• 作業内容: 以下のデータをすべて一字一句そのまま書き写してください。画像は出力に含めないこと。

• 処理対象データ:
++++++++++
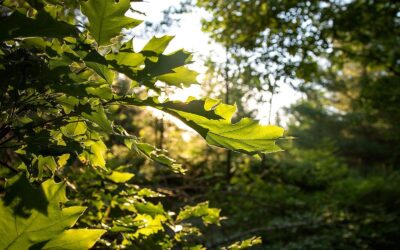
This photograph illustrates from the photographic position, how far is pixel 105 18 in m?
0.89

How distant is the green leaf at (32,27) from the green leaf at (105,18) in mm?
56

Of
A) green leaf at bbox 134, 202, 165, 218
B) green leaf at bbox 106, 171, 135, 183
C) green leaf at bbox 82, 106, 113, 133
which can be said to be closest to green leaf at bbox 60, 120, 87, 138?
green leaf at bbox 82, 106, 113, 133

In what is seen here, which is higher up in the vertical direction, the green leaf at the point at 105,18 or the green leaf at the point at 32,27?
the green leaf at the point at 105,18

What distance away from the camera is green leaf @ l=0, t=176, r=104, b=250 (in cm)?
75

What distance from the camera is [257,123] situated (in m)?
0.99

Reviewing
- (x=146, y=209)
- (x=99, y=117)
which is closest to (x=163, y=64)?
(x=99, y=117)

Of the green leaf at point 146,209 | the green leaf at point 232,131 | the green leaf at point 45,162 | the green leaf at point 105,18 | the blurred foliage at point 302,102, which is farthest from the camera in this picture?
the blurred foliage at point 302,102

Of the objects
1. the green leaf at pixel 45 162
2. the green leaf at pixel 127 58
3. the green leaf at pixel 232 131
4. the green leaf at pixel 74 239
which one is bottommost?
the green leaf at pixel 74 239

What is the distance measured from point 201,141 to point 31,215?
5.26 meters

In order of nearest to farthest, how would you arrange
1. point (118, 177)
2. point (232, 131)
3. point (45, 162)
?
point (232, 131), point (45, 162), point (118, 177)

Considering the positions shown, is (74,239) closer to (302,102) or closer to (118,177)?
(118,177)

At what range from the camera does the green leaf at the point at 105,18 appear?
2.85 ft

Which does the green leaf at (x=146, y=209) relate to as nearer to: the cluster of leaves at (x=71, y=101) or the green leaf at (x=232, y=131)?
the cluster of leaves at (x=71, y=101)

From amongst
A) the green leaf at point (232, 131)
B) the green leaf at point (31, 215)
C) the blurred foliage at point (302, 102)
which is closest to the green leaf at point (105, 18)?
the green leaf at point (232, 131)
++++++++++
• 出力結果:
This photograph illustrates from the photographic position, how far is pixel 105 18 in m?
0.89

How distant is the green leaf at (32,27) from the green leaf at (105,18) in mm?
56

Of
A) green leaf at bbox 134, 202, 165, 218
B) green leaf at bbox 106, 171, 135, 183
C) green leaf at bbox 82, 106, 113, 133
which can be said to be closest to green leaf at bbox 60, 120, 87, 138?
green leaf at bbox 82, 106, 113, 133

In what is seen here, which is higher up in the vertical direction, the green leaf at the point at 105,18 or the green leaf at the point at 32,27?
the green leaf at the point at 105,18

What distance away from the camera is green leaf @ l=0, t=176, r=104, b=250 (in cm)?
75

What distance from the camera is [257,123] situated (in m)?
0.99

Reviewing
- (x=146, y=209)
- (x=99, y=117)
which is closest to (x=163, y=64)?
(x=99, y=117)

Of the green leaf at point 146,209 | the green leaf at point 232,131 | the green leaf at point 45,162 | the green leaf at point 105,18 | the blurred foliage at point 302,102, which is farthest from the camera in this picture?
the blurred foliage at point 302,102

Of the objects
1. the green leaf at pixel 45 162
2. the green leaf at pixel 127 58
3. the green leaf at pixel 232 131
4. the green leaf at pixel 74 239
which one is bottommost?
the green leaf at pixel 74 239

What is the distance measured from point 201,141 to point 31,215?
5.26 meters

In order of nearest to farthest, how would you arrange
1. point (118, 177)
2. point (232, 131)
3. point (45, 162)
?
point (232, 131), point (45, 162), point (118, 177)

Considering the positions shown, is (74,239) closer to (302,102) or closer to (118,177)?
(118,177)

At what range from the camera does the green leaf at the point at 105,18 appear?
2.85 ft

Which does the green leaf at (x=146, y=209) relate to as nearer to: the cluster of leaves at (x=71, y=101) or the green leaf at (x=232, y=131)?
the cluster of leaves at (x=71, y=101)

From amongst
A) the green leaf at point (232, 131)
B) the green leaf at point (31, 215)
C) the blurred foliage at point (302, 102)
which is closest to the green leaf at point (105, 18)?
the green leaf at point (232, 131)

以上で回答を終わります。